Top Hong Kong shares ended higher for the seventh straight session on Tuesday as investors switched into property counters such as Wharf Holdings and away from pricey China plays on expectations of improved local economic growth.
Traders said China's confirmation of its first Sars case this year had little impact on the market and would not trigger selling pressure if it remained an isolated case.
The benchmark Hang Seng Index narrowed opening gains, ending 0.24 percent, or 30.99 points higher at 13,036.32. Excluding December 16 last year, turnover was the highest since February 2000 with HK $28.5 billion (US $3.65 billion) changing hands compared to the 20-day moving average of HK $17.24 billion.
Chinese firms listed in Hong Kong that derive the bulk of their earnings from China, known as H shares, drew selling after a placement by Aluminium Corp of China (Chalco) rattled sentiment.
The H-share index fell 3.87 percent, or 208.42 points, to 5,182.86 after more than doubling in value last year.

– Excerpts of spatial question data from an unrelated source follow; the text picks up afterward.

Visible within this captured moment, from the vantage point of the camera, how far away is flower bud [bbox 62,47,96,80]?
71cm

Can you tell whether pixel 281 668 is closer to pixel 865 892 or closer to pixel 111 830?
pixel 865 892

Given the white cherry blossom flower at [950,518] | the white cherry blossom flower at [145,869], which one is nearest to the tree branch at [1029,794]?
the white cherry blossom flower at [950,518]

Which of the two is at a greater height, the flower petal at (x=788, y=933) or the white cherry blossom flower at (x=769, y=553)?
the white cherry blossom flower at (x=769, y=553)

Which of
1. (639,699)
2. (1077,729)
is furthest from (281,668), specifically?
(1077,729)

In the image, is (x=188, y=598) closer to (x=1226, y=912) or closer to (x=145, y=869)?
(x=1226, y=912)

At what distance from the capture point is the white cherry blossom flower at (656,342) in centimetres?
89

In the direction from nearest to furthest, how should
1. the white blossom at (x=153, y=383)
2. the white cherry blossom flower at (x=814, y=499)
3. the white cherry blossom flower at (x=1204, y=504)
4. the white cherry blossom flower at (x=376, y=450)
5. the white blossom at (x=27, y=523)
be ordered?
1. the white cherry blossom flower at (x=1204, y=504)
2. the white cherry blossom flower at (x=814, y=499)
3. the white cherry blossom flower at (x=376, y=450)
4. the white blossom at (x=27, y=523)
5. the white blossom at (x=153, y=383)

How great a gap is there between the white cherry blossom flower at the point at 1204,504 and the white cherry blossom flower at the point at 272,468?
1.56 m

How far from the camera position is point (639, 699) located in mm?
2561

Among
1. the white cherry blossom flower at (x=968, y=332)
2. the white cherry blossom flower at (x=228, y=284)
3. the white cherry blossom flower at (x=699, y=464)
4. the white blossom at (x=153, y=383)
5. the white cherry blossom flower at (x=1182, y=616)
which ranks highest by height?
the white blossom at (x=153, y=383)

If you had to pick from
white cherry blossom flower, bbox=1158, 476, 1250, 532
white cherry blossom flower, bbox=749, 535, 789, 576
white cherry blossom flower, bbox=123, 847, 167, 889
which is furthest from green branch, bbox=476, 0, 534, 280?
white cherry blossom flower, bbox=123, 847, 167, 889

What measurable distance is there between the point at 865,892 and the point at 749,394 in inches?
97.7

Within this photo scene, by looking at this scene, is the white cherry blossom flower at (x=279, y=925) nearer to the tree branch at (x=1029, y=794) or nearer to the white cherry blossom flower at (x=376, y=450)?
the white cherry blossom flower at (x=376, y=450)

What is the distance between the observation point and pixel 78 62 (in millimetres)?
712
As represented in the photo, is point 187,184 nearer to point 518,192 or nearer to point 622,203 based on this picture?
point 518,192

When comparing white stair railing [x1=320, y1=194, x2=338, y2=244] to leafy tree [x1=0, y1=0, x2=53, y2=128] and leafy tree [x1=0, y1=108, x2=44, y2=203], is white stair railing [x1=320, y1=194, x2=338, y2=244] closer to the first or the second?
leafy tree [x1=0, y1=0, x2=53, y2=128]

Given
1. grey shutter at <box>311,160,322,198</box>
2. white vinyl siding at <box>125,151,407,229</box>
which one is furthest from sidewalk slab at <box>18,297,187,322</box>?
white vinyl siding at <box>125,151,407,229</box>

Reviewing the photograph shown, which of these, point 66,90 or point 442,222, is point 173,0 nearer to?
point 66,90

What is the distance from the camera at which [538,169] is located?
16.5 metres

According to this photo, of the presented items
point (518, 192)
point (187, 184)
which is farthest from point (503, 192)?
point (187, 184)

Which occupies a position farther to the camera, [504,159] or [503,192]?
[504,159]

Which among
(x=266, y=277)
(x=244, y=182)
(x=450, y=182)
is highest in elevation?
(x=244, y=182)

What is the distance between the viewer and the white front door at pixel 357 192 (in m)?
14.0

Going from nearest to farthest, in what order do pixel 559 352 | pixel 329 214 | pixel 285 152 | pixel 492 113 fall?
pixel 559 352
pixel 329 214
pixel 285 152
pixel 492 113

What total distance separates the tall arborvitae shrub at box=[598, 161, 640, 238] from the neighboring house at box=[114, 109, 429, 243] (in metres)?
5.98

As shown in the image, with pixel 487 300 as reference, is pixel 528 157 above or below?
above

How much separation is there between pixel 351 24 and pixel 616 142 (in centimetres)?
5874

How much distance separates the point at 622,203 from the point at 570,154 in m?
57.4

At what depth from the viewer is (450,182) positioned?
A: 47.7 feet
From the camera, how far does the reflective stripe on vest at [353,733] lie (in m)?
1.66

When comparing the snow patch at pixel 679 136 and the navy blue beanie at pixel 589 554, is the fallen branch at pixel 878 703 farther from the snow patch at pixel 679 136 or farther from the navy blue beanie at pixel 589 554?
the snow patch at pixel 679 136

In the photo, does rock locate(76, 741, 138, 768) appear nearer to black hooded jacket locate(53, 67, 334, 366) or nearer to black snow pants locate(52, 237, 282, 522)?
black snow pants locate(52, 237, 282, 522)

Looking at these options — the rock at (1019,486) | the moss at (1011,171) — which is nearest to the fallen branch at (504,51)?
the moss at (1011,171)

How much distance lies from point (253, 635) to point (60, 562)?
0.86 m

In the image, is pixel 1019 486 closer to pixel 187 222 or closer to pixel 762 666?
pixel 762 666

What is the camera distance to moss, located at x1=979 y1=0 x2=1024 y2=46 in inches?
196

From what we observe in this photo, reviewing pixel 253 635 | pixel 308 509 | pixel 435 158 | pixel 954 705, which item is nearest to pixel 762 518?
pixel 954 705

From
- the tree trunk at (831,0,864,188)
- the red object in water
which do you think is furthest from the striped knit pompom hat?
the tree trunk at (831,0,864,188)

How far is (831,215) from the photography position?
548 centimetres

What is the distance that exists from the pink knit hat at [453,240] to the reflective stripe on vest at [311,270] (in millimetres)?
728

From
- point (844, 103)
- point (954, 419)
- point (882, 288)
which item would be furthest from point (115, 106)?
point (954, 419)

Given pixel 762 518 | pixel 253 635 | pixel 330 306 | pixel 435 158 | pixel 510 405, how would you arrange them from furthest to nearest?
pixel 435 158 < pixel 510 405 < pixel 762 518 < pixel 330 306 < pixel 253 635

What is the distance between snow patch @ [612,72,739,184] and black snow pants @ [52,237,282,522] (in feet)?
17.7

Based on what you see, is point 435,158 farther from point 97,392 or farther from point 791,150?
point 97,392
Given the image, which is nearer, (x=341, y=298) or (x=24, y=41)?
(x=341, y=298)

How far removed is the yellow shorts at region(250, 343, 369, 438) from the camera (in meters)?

Traders said blue chips once again returned to the fore of rotational buying as investors took the view that many China plays are overbought and turned to domestic counters on local economy hopes.
"The property rally is not yet over. Property investment shares could be the next round of rotational buying," said Joseph Lau, a director at Tai Fook Asset Management, adding that telecom and technology shares would also emerge as buying targets.
Investors expect Hong Kong Chief Executive Tung Chee-hwa to announce a resumption of government land sales in his annual policy address on Wednesday but only on a limited basis.
This should avoid putting too much new supply in the market, which could stall the sector's nascent recovery.
Ports-to-property conglomerate Wharf Holdings jumped 4.77 percent to HK $23.05 while leading developer Sun Hung Kai Properties Ltd climbed 2.14 percent to HK $71.75.
Investors also snapped up local banking shares on expectations that a stabilised property market could reduce bad loans. The long-awaited bail-out of China banks had little impact on Hong Kong's financial stocks, traders said.
Bank of East Asia Ltd gained 2.68 percent to HK $24.9.
China has injected $45 billion from its foreign exchange reserves into Bank of China and China Construction Bank.
Global fashion retailer Esprit Holdings Ltd, which derives the bulk of its earnings in euros, jumped 5.02 percent to HK $27.20 on hopes the firm's earnings could be boosted after the dollar skidded to fresh lows against the euro.